EXERCISE DETAILS: Rewrite the rows below as a JSON list of strings, one string per line, with blank lines and the pictures left out.

****************************************

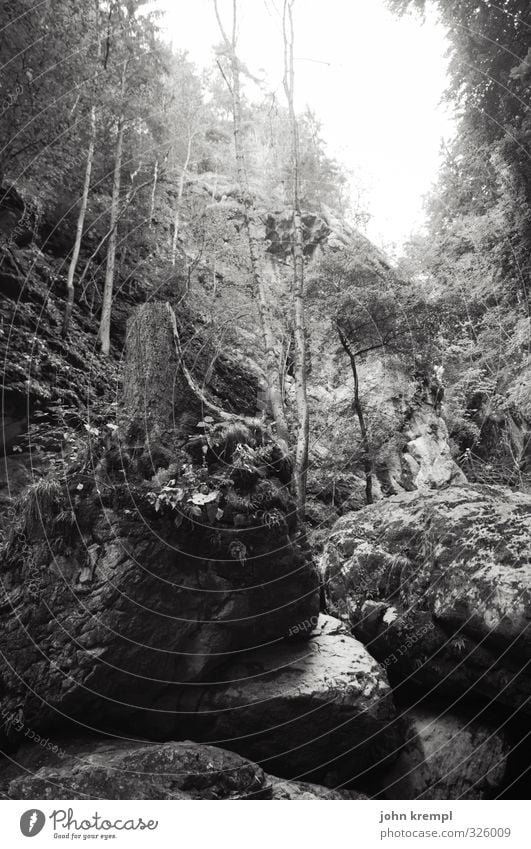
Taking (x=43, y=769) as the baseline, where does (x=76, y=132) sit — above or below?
above

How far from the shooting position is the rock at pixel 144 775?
3.47 metres

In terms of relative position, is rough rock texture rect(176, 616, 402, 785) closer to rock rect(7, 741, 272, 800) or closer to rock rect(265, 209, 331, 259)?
rock rect(7, 741, 272, 800)

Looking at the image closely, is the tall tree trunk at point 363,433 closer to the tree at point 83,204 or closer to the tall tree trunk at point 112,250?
the tall tree trunk at point 112,250

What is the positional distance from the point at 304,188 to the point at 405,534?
1805 cm

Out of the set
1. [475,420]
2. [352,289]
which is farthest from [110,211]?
[475,420]

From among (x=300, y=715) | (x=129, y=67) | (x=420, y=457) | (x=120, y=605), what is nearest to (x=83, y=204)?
(x=129, y=67)

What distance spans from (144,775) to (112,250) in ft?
34.7

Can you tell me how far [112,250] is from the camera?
11258 mm

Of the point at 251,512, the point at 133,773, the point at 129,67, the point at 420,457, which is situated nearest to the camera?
the point at 133,773

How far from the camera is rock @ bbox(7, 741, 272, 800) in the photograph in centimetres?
347

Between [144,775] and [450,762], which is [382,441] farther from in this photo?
[144,775]
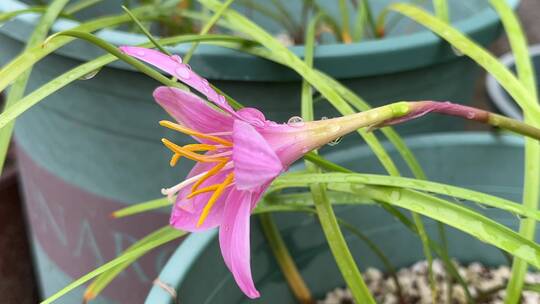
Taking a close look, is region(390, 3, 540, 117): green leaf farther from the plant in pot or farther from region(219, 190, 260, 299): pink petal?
region(219, 190, 260, 299): pink petal

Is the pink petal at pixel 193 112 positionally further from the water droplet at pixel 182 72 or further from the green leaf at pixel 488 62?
the green leaf at pixel 488 62

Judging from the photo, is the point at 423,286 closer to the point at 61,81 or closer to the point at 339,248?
the point at 339,248

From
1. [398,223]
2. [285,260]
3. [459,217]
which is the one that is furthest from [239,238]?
[398,223]

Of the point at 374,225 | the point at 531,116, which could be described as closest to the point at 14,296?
the point at 374,225

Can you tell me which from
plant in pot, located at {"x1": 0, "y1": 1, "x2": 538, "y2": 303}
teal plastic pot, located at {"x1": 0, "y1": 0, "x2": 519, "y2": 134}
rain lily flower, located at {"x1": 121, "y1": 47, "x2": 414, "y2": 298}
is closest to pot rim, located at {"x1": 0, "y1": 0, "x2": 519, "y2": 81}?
teal plastic pot, located at {"x1": 0, "y1": 0, "x2": 519, "y2": 134}

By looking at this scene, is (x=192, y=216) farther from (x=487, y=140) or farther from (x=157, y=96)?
(x=487, y=140)

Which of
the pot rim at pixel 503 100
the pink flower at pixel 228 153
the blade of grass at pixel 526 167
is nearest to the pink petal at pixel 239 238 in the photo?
the pink flower at pixel 228 153
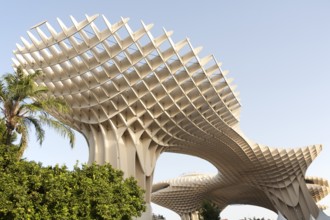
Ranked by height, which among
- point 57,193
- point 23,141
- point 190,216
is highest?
point 190,216

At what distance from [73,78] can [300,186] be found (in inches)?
1721

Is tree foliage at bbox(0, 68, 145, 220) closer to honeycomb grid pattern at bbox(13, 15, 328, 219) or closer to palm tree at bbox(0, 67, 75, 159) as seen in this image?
palm tree at bbox(0, 67, 75, 159)

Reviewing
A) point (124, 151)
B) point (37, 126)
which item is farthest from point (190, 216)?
point (37, 126)

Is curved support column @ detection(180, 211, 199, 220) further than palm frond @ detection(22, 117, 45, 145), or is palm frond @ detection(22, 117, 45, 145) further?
curved support column @ detection(180, 211, 199, 220)

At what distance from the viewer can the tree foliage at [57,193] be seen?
13.7 metres

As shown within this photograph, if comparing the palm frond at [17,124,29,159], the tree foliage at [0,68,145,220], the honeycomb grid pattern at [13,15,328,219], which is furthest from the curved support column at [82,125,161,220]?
the palm frond at [17,124,29,159]

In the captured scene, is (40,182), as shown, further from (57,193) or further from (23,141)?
(23,141)

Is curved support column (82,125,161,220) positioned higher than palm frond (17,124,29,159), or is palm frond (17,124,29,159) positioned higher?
curved support column (82,125,161,220)

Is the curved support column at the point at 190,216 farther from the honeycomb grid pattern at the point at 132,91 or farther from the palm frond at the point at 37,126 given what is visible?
the palm frond at the point at 37,126

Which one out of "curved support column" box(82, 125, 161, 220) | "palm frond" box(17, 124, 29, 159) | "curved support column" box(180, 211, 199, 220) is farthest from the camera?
"curved support column" box(180, 211, 199, 220)

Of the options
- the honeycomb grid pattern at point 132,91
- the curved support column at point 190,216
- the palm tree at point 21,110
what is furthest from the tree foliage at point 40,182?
the curved support column at point 190,216

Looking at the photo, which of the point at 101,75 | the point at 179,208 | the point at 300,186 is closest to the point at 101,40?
the point at 101,75

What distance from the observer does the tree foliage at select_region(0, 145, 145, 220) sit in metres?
13.7

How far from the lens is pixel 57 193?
14.8 metres
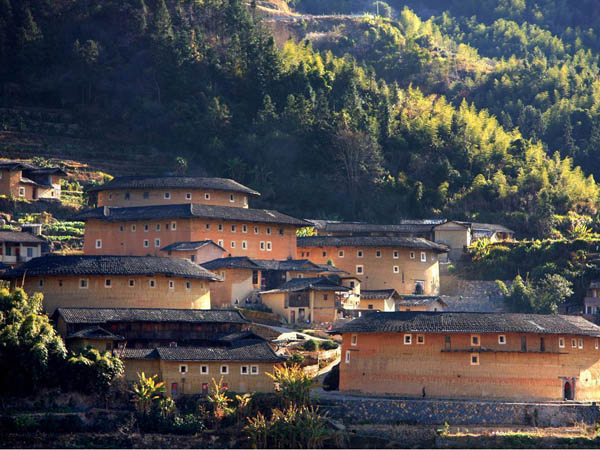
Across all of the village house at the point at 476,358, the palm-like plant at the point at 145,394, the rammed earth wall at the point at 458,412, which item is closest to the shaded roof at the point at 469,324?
the village house at the point at 476,358

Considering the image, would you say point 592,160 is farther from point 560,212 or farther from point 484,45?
point 484,45

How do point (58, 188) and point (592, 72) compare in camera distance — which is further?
point (592, 72)

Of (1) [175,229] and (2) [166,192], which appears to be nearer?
(1) [175,229]

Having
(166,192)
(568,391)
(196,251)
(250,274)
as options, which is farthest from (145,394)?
(166,192)

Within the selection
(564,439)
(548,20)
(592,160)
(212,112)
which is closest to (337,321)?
(564,439)

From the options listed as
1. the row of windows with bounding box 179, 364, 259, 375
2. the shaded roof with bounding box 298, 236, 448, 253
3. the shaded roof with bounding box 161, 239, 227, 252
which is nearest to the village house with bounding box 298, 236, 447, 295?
the shaded roof with bounding box 298, 236, 448, 253

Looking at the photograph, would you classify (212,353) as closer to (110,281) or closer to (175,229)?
(110,281)

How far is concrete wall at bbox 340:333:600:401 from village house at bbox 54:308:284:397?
4.67 meters

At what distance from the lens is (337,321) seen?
6438 centimetres

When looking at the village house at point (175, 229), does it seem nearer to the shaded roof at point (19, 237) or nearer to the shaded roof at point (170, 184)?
the shaded roof at point (170, 184)

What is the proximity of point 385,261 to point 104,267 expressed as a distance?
65.0 ft

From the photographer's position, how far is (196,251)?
2657 inches

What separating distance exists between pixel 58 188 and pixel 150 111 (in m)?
16.9

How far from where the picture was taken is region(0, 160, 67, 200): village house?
77.4 m
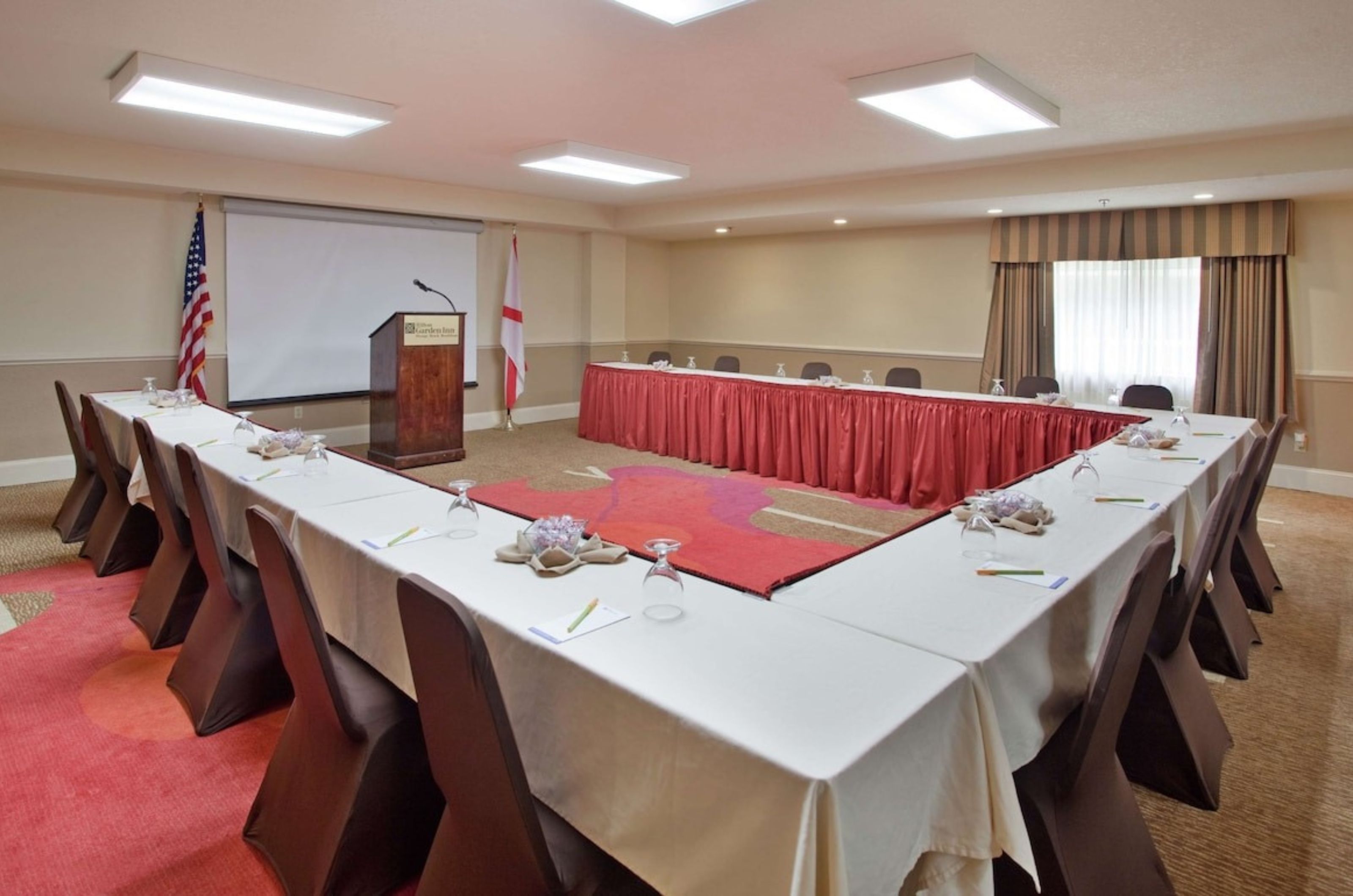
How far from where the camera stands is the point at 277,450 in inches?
136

****************************************

FULL ANSWER:
[
  "Taking (x=43, y=769) as the baseline, where does (x=76, y=132) sit — above or below?",
  "above",
  "How far from the shooting position is the rock at pixel 144 775?",
  "3.47 metres",
  "In terms of relative position, is rough rock texture rect(176, 616, 402, 785) closer to rock rect(7, 741, 272, 800) or closer to rock rect(265, 209, 331, 259)?",
  "rock rect(7, 741, 272, 800)",
  "Looking at the image closely, is the tall tree trunk at point 363,433 closer to the tree at point 83,204 or closer to the tall tree trunk at point 112,250?",
  "the tall tree trunk at point 112,250",
  "What is the positional distance from the point at 304,188 to the point at 405,534?",
  "1805 cm",
  "Out of the set",
  "1. [475,420]",
  "2. [352,289]",
  "which is farthest from [110,211]?",
  "[475,420]",
  "From among (x=300, y=715) | (x=129, y=67) | (x=420, y=457) | (x=120, y=605), what is nearest to (x=83, y=204)?",
  "(x=129, y=67)",
  "What distance spans from (144,775) to (112,250) in ft?",
  "34.7",
  "Can you tell me how far [112,250] is from the camera?",
  "11258 mm",
  "Of the point at 251,512, the point at 133,773, the point at 129,67, the point at 420,457, which is situated nearest to the camera?",
  "the point at 133,773",
  "How far from the camera is rock @ bbox(7, 741, 272, 800) in the photograph in centimetres?",
  "347",
  "Between [144,775] and [450,762], which is [382,441] farther from in this photo?",
  "[144,775]",
  "Taking a close look, is region(390, 3, 540, 117): green leaf farther from the plant in pot or farther from region(219, 190, 260, 299): pink petal?",
  "region(219, 190, 260, 299): pink petal",
  "Is the pink petal at pixel 193 112 positionally further from the water droplet at pixel 182 72 or further from the green leaf at pixel 488 62?",
  "the green leaf at pixel 488 62",
  "Judging from the photo, is the point at 423,286 closer to the point at 61,81 or closer to the point at 339,248?",
  "the point at 339,248",
  "From",
  "1. [398,223]",
  "2. [285,260]",
  "3. [459,217]",
  "which is the one that is furthest from [239,238]?",
  "[398,223]",
  "Of the point at 374,225 | the point at 531,116, which could be described as closest to the point at 14,296?",
  "the point at 374,225",
  "Can you tell me which from",
  "plant in pot, located at {\"x1\": 0, \"y1\": 1, \"x2\": 538, \"y2\": 303}",
  "teal plastic pot, located at {\"x1\": 0, \"y1\": 0, \"x2\": 519, \"y2\": 134}",
  "rain lily flower, located at {\"x1\": 121, \"y1\": 47, \"x2\": 414, \"y2\": 298}",
  "is closest to pot rim, located at {\"x1\": 0, \"y1\": 0, \"x2\": 519, \"y2\": 81}?",
  "teal plastic pot, located at {\"x1\": 0, \"y1\": 0, \"x2\": 519, \"y2\": 134}",
  "By looking at this scene, is (x=192, y=216) farther from (x=487, y=140) or farther from (x=157, y=96)?",
  "(x=487, y=140)",
  "Which of",
  "the pot rim at pixel 503 100",
  "the pink flower at pixel 228 153",
  "the blade of grass at pixel 526 167",
  "is nearest to the pink petal at pixel 239 238 in the photo?",
  "the pink flower at pixel 228 153",
  "Ranked by height, which among",
  "- point 57,193",
  "- point 23,141",
  "- point 190,216",
  "is highest?",
  "point 190,216",
  "At what distance from [73,78] can [300,186] be found (in inches)?",
  "1721",
  "Is tree foliage at bbox(0, 68, 145, 220) closer to honeycomb grid pattern at bbox(13, 15, 328, 219) or closer to palm tree at bbox(0, 67, 75, 159) as seen in this image?",
  "palm tree at bbox(0, 67, 75, 159)",
  "Reviewing",
  "A) point (124, 151)",
  "B) point (37, 126)",
  "which item is farthest from point (190, 216)?",
  "point (37, 126)",
  "Is curved support column @ detection(180, 211, 199, 220) further than palm frond @ detection(22, 117, 45, 145), or is palm frond @ detection(22, 117, 45, 145) further?",
  "curved support column @ detection(180, 211, 199, 220)",
  "At what distance from the viewer can the tree foliage at [57,193] be seen?",
  "13.7 metres",
  "As shown within this photograph, if comparing the palm frond at [17,124,29,159], the tree foliage at [0,68,145,220], the honeycomb grid pattern at [13,15,328,219], which is furthest from the curved support column at [82,125,161,220]?",
  "the palm frond at [17,124,29,159]",
  "In the captured scene, is (40,182), as shown, further from (57,193) or further from (23,141)?",
  "(23,141)",
  "Is curved support column (82,125,161,220) positioned higher than palm frond (17,124,29,159), or is palm frond (17,124,29,159) positioned higher?",
  "curved support column (82,125,161,220)",
  "Is the curved support column at the point at 190,216 farther from the honeycomb grid pattern at the point at 132,91 or farther from the palm frond at the point at 37,126 given what is visible?",
  "the palm frond at the point at 37,126",
  "Which one out of \"curved support column\" box(82, 125, 161, 220) | \"palm frond\" box(17, 124, 29, 159) | \"curved support column\" box(180, 211, 199, 220) is farthest from the camera?",
  "\"curved support column\" box(180, 211, 199, 220)",
  "Of the options",
  "- the honeycomb grid pattern at point 132,91",
  "- the curved support column at point 190,216",
  "- the palm tree at point 21,110",
  "what is furthest from the tree foliage at point 40,182?",
  "the curved support column at point 190,216",
  "Looking at the photo, which of the point at 101,75 | the point at 179,208 | the point at 300,186 is closest to the point at 101,40?",
  "the point at 101,75",
  "What distance from the observer does the tree foliage at select_region(0, 145, 145, 220) sit in metres?",
  "13.7",
  "How far from the lens is pixel 57 193?",
  "14.8 metres",
  "Across all of the village house at the point at 476,358, the palm-like plant at the point at 145,394, the rammed earth wall at the point at 458,412, which item is closest to the shaded roof at the point at 469,324?",
  "the village house at the point at 476,358",
  "Considering the image, would you say point 592,160 is farther from point 560,212 or farther from point 484,45?",
  "point 484,45",
  "How do point (58, 188) and point (592, 72) compare in camera distance — which is further?",
  "point (592, 72)",
  "Of (1) [175,229] and (2) [166,192], which appears to be nearer?",
  "(1) [175,229]",
  "Having",
  "(166,192)",
  "(568,391)",
  "(196,251)",
  "(250,274)",
  "as options, which is farthest from (145,394)?",
  "(166,192)",
  "Within the selection",
  "(564,439)",
  "(548,20)",
  "(592,160)",
  "(212,112)",
  "which is closest to (337,321)?",
  "(564,439)",
  "From the options listed as",
  "1. the row of windows with bounding box 179, 364, 259, 375",
  "2. the shaded roof with bounding box 298, 236, 448, 253",
  "3. the shaded roof with bounding box 161, 239, 227, 252",
  "which is nearest to the village house with bounding box 298, 236, 447, 295?",
  "the shaded roof with bounding box 298, 236, 448, 253",
  "Looking at the photograph, would you classify (212,353) as closer to (110,281) or closer to (175,229)?",
  "(110,281)",
  "How far is concrete wall at bbox 340:333:600:401 from village house at bbox 54:308:284:397?",
  "4.67 meters",
  "At what distance from the lens is (337,321) seen?",
  "6438 centimetres",
  "When looking at the village house at point (175, 229), does it seem nearer to the shaded roof at point (19, 237) or nearer to the shaded roof at point (170, 184)?",
  "the shaded roof at point (170, 184)",
  "What is the proximity of point 385,261 to point 104,267 expressed as a distance?",
  "65.0 ft",
  "From the photographer's position, how far is (196,251)?",
  "2657 inches",
  "What separating distance exists between pixel 58 188 and pixel 150 111 (in m)?",
  "16.9",
  "How far from where the picture was taken is region(0, 160, 67, 200): village house?",
  "77.4 m",
  "How far from where the camera stands is the point at 277,450 in inches?",
  "136"
]